As promised, this is Matthew Firth’s (2019) response to my post (the previous one) in which I try to show several places in the Gospels that contain contradictions.  Firth does not see a contradiction in any of the five examples I cited, and explains why, contrary to first appearance, the accounts are completely in line with each other.  Read him carefully and see what you think  (To make sense of his reply you may want to see what he is responding to in the previous post, but … hey, follow your heart.)


Thank-you very much, Bart, for your opening gambit. It has given me a most enjoyable afternoon of delving deeply into the Gospel texts, and I really appreciate the written format of this debate, which allows space for considered reflection, study and learning, rather than the rhetorical tennis of some other formats of debate which, while they produce spectacle, rarely achieve deep insight either for the proponents or the onlookers.

I will now take the cases in the order in which you proposed them.


1. The case of Jairus’ daughter can, I think, be usefully looked at in terms of the Greek Text, Matthew’s practice of ‘telescoping’ stories about Jesus, and the emotional reality of the situation.

In Mark 5.23 we see that Jairus says ‘thugatrion mou eschatos echei.’ A wooden translation of this would be ‘my little daughter is at the end.’ In Matthew 9.18 we see that Jairus says ‘thugater mou arti eteleutesen.’ A wooden translation of this would be ‘my daughter just now died.’ But, the word ‘arti’ is not as rigid as one might think. It can mean ‘just now’ (immediate past), ‘now’ (immediate present), and it can also be used to suggest a sense of inevitable impending reality, as is the case in Matthew 3.15. This being the case, the word can be rendered ‘even now’. Also, while the word ‘eteleutesen’, being in the aorist tense, can simply be rendered ‘died’, it can also be used to create a sense of being at the very point of death, as is the case in Hebrews 11.22. So, a possible rendering of the sentence is ‘my daughter just now was at the point of death.’ So it seems to me that the Greek in both Mark and Matthew can be seen as creating a sense of impending inevitability.
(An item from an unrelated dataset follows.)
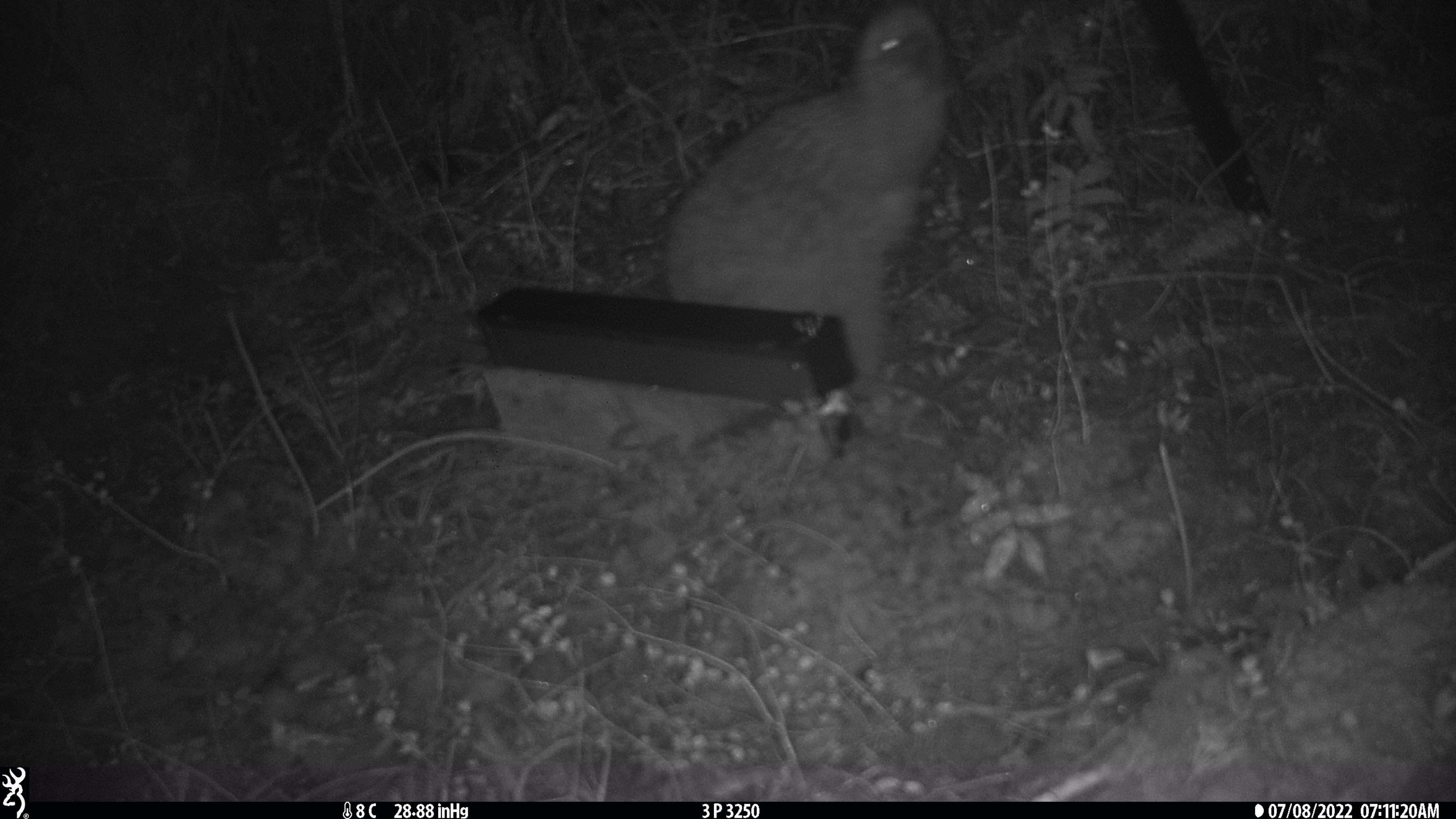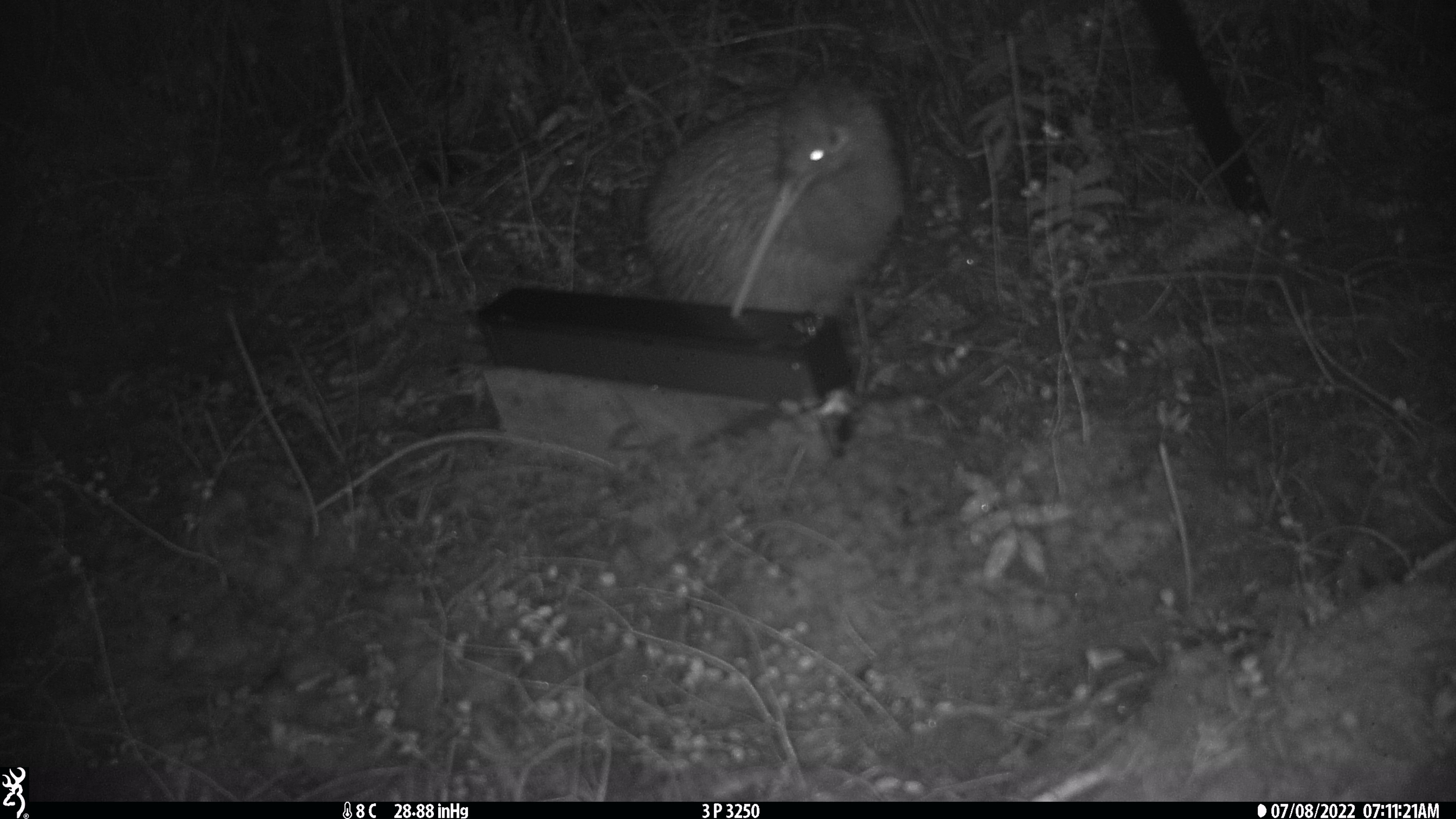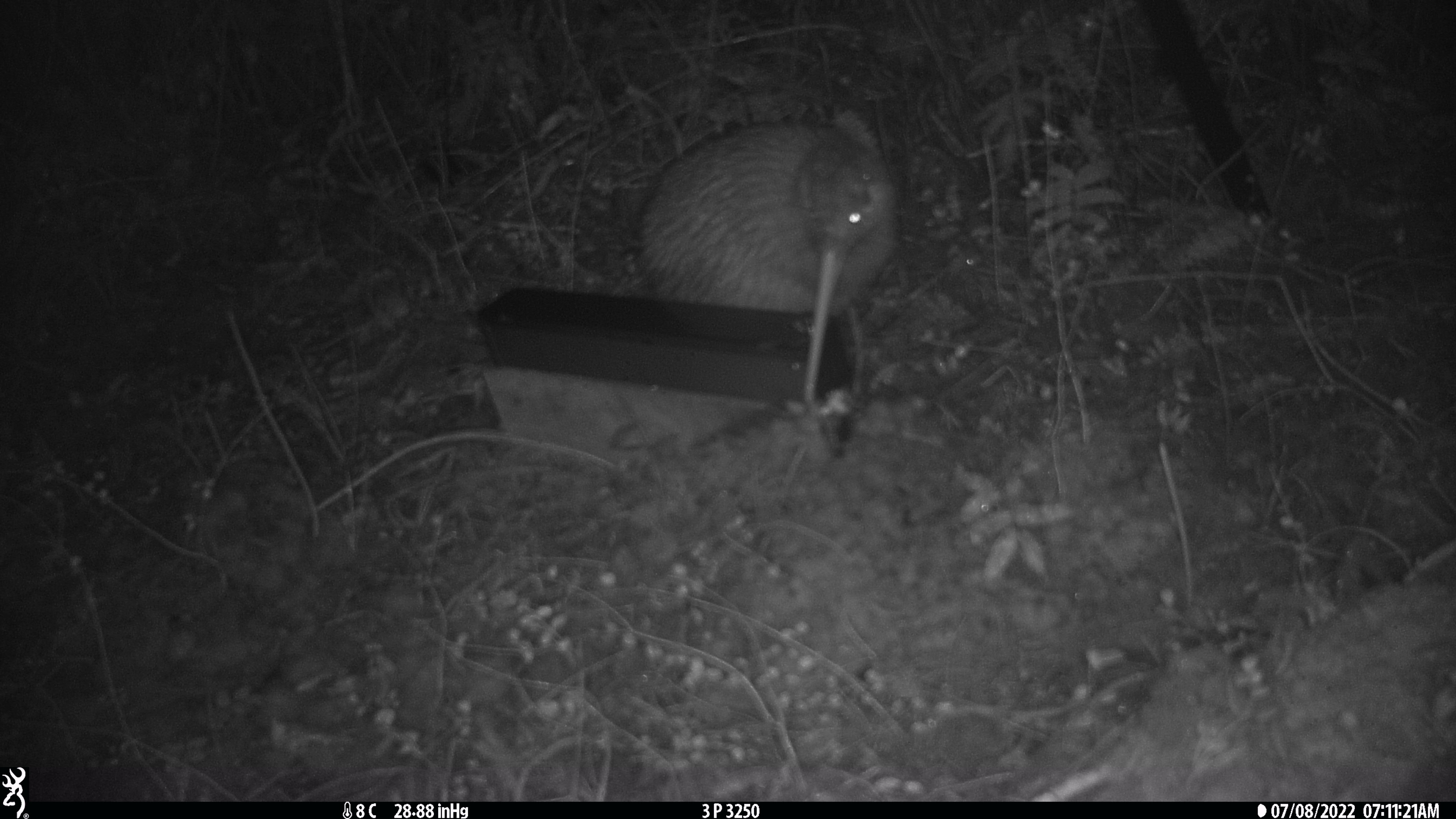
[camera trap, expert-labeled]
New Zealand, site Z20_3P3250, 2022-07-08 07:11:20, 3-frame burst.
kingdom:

Even if this is not the case, Matthew’s common practice of ‘telescoping’ or abbreviating the stories about Jesus (a common and very acceptable practice among ancient writers) can help us to see what is going on. Mark has Jairus pleading with Jesus to restore his daughter, then there is the intervening healing of the woman subject to bleeding, then messengers come to report that the daughter is dead, then Jesus goes to restore the daughter. Matthew abbreviates the story by cutting out the arrival of the messengers, and has, in one reading of the Greek, Jairus reporting his daughter’s death. Thus a two stage process has been trimmed down to one stage. Given that this was an acceptable ancient practice, and given that both accounts would have been circulating at the time, there is no sense of a particular problem here.